____ EXERCISE DATA

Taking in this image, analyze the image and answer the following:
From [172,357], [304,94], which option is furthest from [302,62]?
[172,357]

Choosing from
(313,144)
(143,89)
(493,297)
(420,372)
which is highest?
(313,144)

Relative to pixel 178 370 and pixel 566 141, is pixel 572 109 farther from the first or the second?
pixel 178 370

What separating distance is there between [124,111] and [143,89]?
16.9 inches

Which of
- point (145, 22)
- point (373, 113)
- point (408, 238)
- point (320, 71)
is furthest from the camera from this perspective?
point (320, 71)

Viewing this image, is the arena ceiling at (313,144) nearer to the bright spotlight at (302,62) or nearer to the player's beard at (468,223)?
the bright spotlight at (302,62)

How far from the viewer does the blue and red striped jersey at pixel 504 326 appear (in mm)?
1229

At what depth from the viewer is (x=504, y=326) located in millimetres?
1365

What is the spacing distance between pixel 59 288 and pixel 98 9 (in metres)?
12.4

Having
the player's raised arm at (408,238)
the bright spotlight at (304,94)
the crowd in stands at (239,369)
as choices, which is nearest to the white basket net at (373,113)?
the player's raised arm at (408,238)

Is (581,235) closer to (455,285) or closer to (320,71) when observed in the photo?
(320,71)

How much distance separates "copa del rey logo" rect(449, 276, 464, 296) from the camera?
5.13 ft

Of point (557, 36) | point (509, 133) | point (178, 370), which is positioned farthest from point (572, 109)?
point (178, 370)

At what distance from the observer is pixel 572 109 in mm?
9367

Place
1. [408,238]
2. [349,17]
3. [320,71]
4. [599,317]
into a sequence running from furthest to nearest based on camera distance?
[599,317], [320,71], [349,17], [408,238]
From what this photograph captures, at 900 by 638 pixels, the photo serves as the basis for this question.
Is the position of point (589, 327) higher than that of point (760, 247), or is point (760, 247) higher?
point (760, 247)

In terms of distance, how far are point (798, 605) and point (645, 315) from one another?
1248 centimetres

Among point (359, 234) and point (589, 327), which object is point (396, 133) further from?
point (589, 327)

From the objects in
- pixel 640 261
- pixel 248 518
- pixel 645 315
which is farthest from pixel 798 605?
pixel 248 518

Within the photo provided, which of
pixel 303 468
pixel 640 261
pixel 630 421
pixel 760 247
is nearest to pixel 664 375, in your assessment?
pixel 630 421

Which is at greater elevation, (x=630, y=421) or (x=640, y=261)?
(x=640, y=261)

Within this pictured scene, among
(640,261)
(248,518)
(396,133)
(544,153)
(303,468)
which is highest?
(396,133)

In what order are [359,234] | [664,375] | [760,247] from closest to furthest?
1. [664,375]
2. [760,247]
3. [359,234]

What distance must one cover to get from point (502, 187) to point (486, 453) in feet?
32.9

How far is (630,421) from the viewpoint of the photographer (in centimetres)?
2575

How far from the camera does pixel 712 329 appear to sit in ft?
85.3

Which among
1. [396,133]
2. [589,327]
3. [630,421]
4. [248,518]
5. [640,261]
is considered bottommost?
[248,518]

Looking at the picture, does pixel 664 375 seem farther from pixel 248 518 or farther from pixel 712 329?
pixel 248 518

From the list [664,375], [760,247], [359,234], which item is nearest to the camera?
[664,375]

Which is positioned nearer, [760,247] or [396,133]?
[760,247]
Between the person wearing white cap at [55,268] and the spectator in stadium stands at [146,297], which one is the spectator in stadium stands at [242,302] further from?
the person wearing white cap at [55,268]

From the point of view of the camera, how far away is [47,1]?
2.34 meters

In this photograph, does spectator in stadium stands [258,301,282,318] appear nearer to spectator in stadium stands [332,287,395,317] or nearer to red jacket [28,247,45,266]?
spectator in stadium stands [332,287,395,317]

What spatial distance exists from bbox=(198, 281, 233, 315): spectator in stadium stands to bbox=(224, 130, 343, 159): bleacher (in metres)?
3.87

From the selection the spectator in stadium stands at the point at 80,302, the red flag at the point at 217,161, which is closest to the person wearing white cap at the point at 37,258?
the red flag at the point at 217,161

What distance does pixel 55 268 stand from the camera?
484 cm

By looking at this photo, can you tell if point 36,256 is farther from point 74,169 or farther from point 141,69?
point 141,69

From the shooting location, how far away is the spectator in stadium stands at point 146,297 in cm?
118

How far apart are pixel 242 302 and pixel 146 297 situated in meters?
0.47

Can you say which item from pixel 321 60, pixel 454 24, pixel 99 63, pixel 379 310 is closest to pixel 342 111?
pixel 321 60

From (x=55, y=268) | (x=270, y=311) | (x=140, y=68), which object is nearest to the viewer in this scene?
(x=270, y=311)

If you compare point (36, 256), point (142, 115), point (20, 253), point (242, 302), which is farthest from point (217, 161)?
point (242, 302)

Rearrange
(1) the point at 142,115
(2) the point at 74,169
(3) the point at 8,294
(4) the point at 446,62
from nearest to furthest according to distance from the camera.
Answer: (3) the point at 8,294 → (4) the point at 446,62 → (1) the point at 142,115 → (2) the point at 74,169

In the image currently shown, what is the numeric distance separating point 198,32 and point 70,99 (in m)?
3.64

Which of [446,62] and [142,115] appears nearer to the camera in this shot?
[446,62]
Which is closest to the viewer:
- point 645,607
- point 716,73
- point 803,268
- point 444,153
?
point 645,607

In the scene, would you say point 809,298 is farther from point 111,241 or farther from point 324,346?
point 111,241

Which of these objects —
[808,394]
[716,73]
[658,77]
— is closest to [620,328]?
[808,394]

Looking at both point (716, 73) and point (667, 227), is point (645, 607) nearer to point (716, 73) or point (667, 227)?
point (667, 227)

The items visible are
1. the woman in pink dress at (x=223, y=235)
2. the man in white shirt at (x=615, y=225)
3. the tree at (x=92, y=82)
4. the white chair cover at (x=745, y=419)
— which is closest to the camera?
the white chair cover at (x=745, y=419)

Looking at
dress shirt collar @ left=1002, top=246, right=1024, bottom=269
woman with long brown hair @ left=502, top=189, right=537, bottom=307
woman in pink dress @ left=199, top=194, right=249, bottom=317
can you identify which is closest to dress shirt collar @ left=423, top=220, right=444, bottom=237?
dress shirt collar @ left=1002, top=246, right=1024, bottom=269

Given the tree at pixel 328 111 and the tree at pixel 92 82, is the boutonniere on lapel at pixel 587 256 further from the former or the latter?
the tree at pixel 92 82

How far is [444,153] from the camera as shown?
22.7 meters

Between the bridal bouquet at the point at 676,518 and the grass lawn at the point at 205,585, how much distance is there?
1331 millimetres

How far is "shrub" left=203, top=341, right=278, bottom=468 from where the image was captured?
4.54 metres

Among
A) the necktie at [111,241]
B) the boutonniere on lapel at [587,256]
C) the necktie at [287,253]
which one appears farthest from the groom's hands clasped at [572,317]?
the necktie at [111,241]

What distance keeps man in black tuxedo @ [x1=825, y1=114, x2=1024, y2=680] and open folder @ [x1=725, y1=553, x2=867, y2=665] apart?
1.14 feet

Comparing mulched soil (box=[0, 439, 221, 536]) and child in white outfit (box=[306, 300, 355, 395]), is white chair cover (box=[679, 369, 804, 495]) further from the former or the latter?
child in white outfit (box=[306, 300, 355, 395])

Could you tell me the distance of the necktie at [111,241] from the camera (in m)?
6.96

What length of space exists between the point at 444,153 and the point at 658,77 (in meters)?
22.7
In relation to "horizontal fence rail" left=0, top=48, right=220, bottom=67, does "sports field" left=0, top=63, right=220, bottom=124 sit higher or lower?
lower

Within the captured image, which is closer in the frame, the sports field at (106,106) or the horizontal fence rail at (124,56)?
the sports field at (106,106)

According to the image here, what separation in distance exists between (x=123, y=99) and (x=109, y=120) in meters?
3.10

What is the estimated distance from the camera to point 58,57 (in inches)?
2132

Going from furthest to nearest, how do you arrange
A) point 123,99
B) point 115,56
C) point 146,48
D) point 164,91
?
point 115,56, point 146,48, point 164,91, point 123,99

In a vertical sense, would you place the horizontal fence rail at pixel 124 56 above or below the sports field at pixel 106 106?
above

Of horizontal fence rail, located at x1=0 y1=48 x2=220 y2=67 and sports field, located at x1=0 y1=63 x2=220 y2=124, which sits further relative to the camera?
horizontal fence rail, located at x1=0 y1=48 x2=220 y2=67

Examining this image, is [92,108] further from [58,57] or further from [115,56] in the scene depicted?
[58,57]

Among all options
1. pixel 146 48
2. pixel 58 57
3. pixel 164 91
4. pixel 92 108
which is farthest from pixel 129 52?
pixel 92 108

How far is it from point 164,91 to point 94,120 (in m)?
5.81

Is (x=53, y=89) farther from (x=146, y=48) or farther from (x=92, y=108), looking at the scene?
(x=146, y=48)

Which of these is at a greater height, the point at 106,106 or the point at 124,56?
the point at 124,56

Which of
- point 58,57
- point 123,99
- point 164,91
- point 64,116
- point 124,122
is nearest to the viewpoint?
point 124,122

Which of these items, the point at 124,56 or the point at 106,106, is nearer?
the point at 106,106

________

Tally the lines of the records above that contain the string "millimetres", and reply with the number alone.

◆ **TASK RESULT**
2